Please print exactly the lines running from the one that contains "What is the shortest" to the end of the data, with both lines included.

________

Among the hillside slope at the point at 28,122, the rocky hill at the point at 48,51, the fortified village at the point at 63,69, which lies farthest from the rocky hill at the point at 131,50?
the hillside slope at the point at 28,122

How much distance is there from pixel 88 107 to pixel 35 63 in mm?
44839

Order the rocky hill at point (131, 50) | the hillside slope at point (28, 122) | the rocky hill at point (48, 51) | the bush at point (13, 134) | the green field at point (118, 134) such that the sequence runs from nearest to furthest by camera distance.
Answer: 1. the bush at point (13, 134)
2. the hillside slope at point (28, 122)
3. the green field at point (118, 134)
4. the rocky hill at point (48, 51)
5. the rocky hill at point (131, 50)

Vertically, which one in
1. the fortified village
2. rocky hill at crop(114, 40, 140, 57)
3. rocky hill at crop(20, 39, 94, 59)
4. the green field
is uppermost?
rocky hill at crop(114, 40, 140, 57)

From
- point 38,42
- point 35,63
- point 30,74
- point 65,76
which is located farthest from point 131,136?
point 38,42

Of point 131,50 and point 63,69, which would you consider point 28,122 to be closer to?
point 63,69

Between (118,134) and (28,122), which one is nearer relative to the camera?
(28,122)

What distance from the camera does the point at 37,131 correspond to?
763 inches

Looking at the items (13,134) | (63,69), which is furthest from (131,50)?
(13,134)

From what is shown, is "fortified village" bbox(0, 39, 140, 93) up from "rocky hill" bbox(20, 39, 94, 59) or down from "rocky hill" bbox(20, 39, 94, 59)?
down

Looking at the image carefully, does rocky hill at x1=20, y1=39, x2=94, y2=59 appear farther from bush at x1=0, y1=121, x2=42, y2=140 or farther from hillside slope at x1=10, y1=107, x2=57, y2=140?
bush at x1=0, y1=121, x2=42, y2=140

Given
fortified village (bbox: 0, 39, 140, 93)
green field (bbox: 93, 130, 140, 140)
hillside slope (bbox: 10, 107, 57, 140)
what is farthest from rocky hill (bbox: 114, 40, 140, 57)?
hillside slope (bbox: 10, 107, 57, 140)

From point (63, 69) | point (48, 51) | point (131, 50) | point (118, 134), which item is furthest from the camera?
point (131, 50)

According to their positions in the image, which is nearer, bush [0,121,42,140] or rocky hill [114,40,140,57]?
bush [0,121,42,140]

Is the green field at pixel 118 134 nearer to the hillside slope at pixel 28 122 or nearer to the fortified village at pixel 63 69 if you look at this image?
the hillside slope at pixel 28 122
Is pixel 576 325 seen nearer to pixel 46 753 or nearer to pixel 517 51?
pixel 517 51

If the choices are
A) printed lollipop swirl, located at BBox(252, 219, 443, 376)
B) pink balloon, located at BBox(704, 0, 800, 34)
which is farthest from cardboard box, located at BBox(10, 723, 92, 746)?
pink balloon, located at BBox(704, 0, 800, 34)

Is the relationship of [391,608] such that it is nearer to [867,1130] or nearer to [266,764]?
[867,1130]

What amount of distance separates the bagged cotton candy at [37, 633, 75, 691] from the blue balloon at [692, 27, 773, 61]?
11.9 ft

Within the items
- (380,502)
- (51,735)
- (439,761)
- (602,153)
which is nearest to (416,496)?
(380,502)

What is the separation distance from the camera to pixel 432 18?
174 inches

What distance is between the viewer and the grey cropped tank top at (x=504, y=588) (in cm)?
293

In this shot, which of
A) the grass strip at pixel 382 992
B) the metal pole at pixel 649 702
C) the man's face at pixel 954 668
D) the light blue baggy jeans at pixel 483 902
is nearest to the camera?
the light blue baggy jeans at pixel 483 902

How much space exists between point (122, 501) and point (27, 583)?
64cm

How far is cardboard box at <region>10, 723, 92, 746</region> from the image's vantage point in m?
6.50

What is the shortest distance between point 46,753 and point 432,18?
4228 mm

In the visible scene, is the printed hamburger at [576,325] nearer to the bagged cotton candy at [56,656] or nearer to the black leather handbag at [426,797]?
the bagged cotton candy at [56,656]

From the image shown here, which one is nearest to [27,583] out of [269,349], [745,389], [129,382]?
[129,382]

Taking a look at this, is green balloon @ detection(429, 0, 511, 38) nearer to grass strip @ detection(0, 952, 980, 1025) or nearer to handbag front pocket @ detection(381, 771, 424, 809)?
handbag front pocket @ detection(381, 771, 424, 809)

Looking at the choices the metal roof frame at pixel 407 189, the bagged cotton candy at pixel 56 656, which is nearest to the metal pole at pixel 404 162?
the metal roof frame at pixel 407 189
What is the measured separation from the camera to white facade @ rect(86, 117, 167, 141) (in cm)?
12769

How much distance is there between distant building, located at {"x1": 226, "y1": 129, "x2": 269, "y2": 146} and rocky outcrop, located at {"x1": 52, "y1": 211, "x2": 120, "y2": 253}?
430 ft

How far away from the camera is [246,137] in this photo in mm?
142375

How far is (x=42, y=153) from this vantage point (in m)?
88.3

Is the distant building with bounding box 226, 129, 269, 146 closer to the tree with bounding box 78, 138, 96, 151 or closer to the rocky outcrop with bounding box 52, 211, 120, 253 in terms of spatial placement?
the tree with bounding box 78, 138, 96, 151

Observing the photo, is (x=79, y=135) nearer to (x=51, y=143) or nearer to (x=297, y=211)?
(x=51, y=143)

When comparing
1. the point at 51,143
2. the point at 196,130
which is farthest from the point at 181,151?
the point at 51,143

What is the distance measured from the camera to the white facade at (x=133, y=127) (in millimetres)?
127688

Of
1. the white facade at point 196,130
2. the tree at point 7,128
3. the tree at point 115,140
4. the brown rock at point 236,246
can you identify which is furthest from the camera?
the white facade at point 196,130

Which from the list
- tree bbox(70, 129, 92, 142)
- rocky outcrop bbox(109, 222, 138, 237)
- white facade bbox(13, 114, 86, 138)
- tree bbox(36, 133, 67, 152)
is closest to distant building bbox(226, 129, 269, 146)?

________

> _SOLUTION TO THIS PROBLEM_:
What is the shortest distance between point 46,753 and point 432,18?
4228 mm

In the visible scene, is the printed hamburger at [576,325] nearer to the bagged cotton candy at [56,656] or nearer to the black leather handbag at [426,797]?
the bagged cotton candy at [56,656]

From the image shown here, which one is nearest to [27,583] out of [269,349], [745,389], [129,382]?
[129,382]

Taking a look at this, is green balloon @ detection(429, 0, 511, 38) nearer to grass strip @ detection(0, 952, 980, 1025) or nearer to handbag front pocket @ detection(381, 771, 424, 809)?
handbag front pocket @ detection(381, 771, 424, 809)

Looking at the choices the metal roof frame at pixel 407 189, the bagged cotton candy at pixel 56 656, which is nearest to the metal pole at pixel 404 162?
the metal roof frame at pixel 407 189
What is the measured separation from the camera to white facade @ rect(86, 117, 167, 141) (in cm)?
12769

How much distance is there between distant building, located at {"x1": 226, "y1": 129, "x2": 269, "y2": 146} and rocky outcrop, located at {"x1": 52, "y1": 211, "x2": 120, "y2": 253}?
430 ft

How far away from the camera is [246,137] in this photo in mm?
142375

How far is (x=42, y=153) from this vantage point (in m)?
88.3

Is the distant building with bounding box 226, 129, 269, 146 closer to the tree with bounding box 78, 138, 96, 151 or closer to the rocky outcrop with bounding box 52, 211, 120, 253 in terms of spatial placement?
the tree with bounding box 78, 138, 96, 151

Observing the photo, is (x=79, y=135) nearer to (x=51, y=143) or nearer to (x=297, y=211)?
(x=51, y=143)

When comparing
1. the point at 51,143
2. the point at 196,130
which is farthest from the point at 181,151?
the point at 51,143

What is the distance measured from the camera to the white facade at (x=133, y=127) (in millimetres)?
127688

Of
1. the white facade at point 196,130
2. the tree at point 7,128
3. the tree at point 115,140
4. the brown rock at point 236,246
can you identify which is furthest from the camera?
the white facade at point 196,130

Which from the list
- tree bbox(70, 129, 92, 142)
- rocky outcrop bbox(109, 222, 138, 237)
- white facade bbox(13, 114, 86, 138)
- tree bbox(36, 133, 67, 152)
is closest to distant building bbox(226, 129, 269, 146)?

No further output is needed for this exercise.